4.                                Il est statué sans frais (art. 49 al. 1 de la loi du 28 octobre 2008 sur la procédure administrative – LPA-VD, RSV 173.36). La recourante, assistée d’un mandataire, a droit à des dépens, dont le montant sera réduit, dès lors qu’elle n’obtient que partiellement gain de cause (art. 55 al. 1 LPA-VD).        


 

Par ces motifs
 la Cour de droit administratif et public
du Tribunal cantonal
arrête:

 

I.                                   Le recours est admis partiellement.

II.                                 La décision rendue le 21 avril 2009 par l’Administration cantonale des impôts est annulée.   

III.                                La cause est renvoyée à l’Administration cantonale des impôts pour nouvelle décision au sens du considérant 3d.

IV.                              Il est statué sans frais.

V.                                L’Etat de Vaud, par le Département des finances, versera à la recourante une indemnité de 500 francs à titre de dépens.

Lausanne, le 15 mars 2010

 

                                                          Le président:                                  

                                                                                                                 

 

 

Le présent arrêt est communiqué aux destinataires de l'avis d'envoi ci-joint.

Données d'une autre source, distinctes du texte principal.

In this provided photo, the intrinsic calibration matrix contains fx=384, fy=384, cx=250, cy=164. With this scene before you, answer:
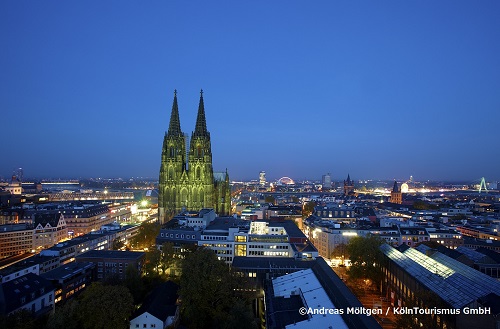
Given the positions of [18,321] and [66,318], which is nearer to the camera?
[18,321]

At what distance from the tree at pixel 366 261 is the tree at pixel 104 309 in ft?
108

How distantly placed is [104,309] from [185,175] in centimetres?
6462

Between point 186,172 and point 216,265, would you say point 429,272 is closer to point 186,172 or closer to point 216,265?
point 216,265

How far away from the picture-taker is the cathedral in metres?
96.8

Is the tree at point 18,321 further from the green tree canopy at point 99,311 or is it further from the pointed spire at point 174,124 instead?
the pointed spire at point 174,124

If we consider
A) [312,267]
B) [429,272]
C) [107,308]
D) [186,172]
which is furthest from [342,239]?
[107,308]

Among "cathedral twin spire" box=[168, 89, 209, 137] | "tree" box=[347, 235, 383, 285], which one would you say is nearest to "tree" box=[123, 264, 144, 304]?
"tree" box=[347, 235, 383, 285]

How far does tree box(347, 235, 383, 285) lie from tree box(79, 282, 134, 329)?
32.9 meters

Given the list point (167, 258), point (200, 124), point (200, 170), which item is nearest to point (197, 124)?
point (200, 124)

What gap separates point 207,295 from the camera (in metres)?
39.7

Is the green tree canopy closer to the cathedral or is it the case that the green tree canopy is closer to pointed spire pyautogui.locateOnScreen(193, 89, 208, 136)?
the cathedral

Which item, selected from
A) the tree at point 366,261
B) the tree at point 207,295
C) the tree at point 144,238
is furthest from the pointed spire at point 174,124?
the tree at point 207,295

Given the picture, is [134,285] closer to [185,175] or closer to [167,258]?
[167,258]

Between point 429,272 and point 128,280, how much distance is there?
34.6m
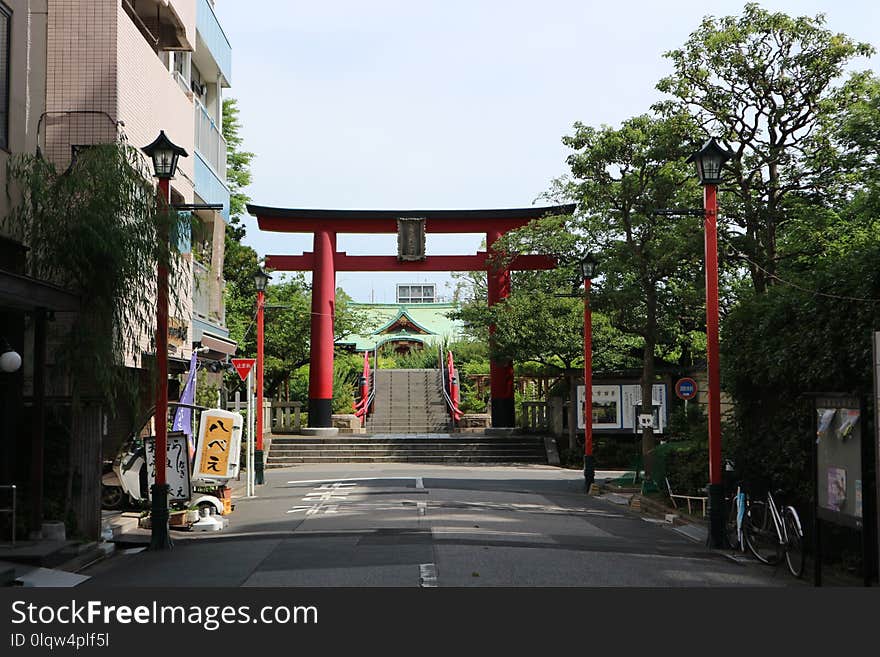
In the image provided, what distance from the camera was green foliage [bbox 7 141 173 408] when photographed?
12.1 metres

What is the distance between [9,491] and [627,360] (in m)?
24.7

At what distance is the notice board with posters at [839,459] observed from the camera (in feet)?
30.5

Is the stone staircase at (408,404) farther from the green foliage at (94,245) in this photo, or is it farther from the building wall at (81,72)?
the green foliage at (94,245)

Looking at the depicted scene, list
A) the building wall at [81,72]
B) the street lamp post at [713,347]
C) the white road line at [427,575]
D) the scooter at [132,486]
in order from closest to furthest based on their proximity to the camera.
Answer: the white road line at [427,575] < the street lamp post at [713,347] < the building wall at [81,72] < the scooter at [132,486]

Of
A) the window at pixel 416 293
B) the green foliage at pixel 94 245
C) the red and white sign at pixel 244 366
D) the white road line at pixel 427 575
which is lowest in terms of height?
the white road line at pixel 427 575

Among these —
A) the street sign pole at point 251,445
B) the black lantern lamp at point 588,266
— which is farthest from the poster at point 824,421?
the street sign pole at point 251,445

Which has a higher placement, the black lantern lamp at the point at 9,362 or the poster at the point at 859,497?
the black lantern lamp at the point at 9,362

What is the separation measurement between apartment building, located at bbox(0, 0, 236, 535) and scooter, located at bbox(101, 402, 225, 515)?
77 cm

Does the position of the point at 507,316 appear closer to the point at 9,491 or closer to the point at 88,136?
the point at 88,136

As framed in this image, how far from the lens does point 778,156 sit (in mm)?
20859

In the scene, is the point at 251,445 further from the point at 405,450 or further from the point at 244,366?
the point at 405,450

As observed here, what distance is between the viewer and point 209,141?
23938 mm

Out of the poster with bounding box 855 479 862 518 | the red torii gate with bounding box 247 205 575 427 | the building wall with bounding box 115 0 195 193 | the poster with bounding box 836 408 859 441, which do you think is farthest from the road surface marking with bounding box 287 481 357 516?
the red torii gate with bounding box 247 205 575 427

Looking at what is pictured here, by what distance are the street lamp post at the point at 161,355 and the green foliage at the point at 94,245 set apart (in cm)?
40
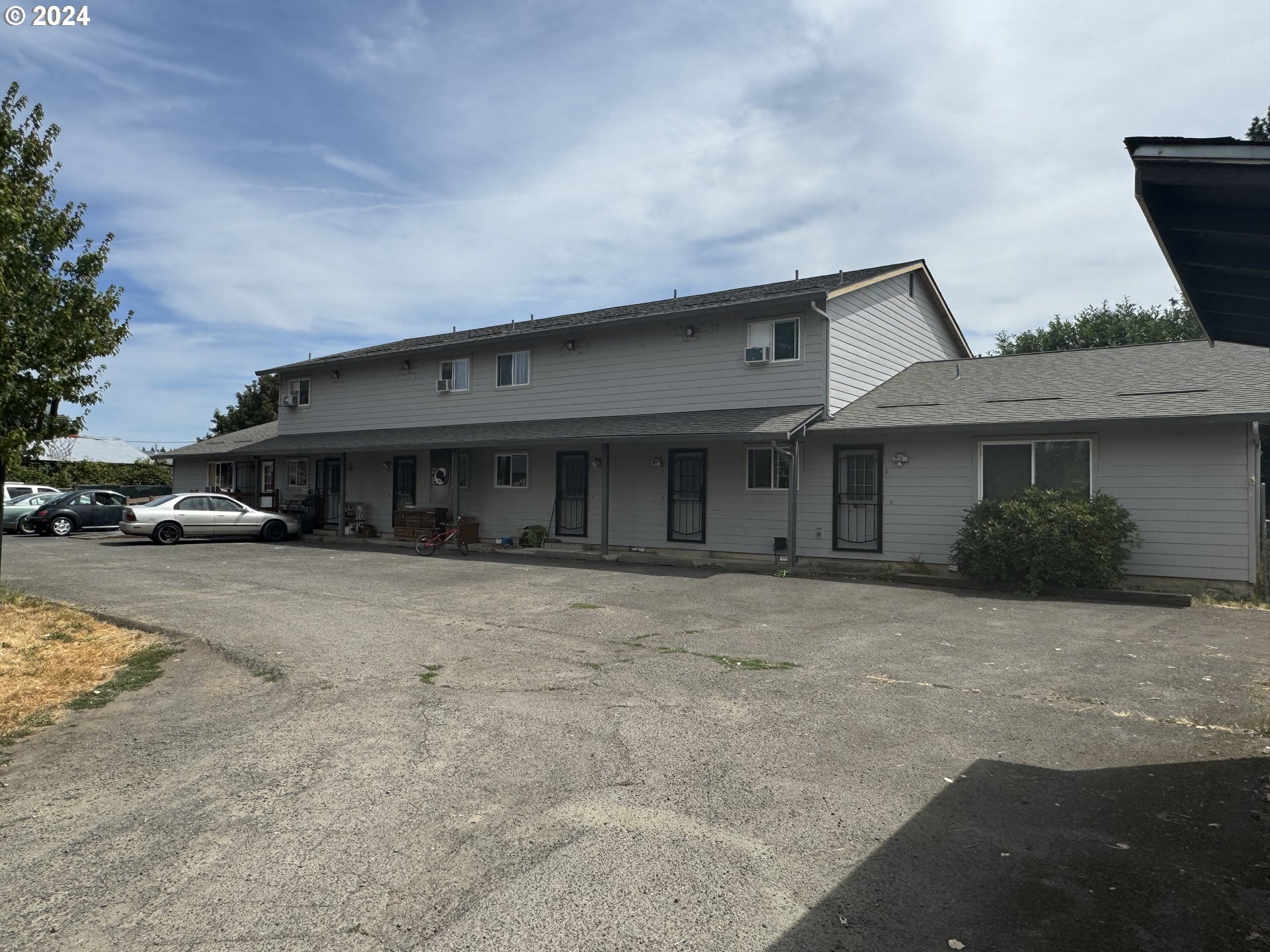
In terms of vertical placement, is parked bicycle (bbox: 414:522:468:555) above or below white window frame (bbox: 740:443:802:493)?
below

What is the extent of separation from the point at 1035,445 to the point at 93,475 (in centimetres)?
4242

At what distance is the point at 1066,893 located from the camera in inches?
Result: 137

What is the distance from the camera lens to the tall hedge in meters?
38.3

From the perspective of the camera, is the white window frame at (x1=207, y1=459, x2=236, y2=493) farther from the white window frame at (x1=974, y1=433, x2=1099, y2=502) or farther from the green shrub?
the green shrub

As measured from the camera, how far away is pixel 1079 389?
15.2 meters

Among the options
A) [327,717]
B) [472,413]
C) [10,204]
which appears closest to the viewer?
[327,717]

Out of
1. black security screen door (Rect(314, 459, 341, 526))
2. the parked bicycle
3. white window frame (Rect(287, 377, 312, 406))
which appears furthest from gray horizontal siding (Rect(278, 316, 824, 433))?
the parked bicycle

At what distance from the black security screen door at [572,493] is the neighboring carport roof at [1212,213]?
1484cm

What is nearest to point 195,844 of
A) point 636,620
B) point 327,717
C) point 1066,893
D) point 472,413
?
point 327,717

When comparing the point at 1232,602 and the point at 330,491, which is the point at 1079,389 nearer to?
the point at 1232,602

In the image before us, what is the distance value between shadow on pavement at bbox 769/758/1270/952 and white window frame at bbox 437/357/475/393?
1935 cm

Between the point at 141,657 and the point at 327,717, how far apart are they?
3269 millimetres

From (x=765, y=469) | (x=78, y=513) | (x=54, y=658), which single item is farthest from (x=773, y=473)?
(x=78, y=513)

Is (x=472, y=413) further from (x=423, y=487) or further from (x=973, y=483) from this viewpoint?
(x=973, y=483)
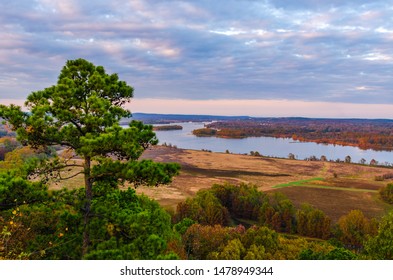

Il peut faire l'objet, dans les trente jours suivant sa notification, d'un recours au Tribunal fédéral. Le recours en matière de droit public s'exerce aux conditions des articles 82 ss de la loi du 17 juin 2005 sur le Tribunal fédéral (LTF - RS 173.110), le recours constitutionnel subsidiaire à celles des articles 113 ss LTF. Le mémoire de recours doit être rédigé dans une langue officielle, indiquer les conclusions, les motifs et les moyens de preuve, et être signé. Les motifs doivent exposer succinctement en quoi l’acte attaqué viole le droit. Les pièces invoquées comme moyens de preuve doivent être jointes au mémoire, pour autant qu’elles soient en mains de la partie; il en va de même de la décision attaquée.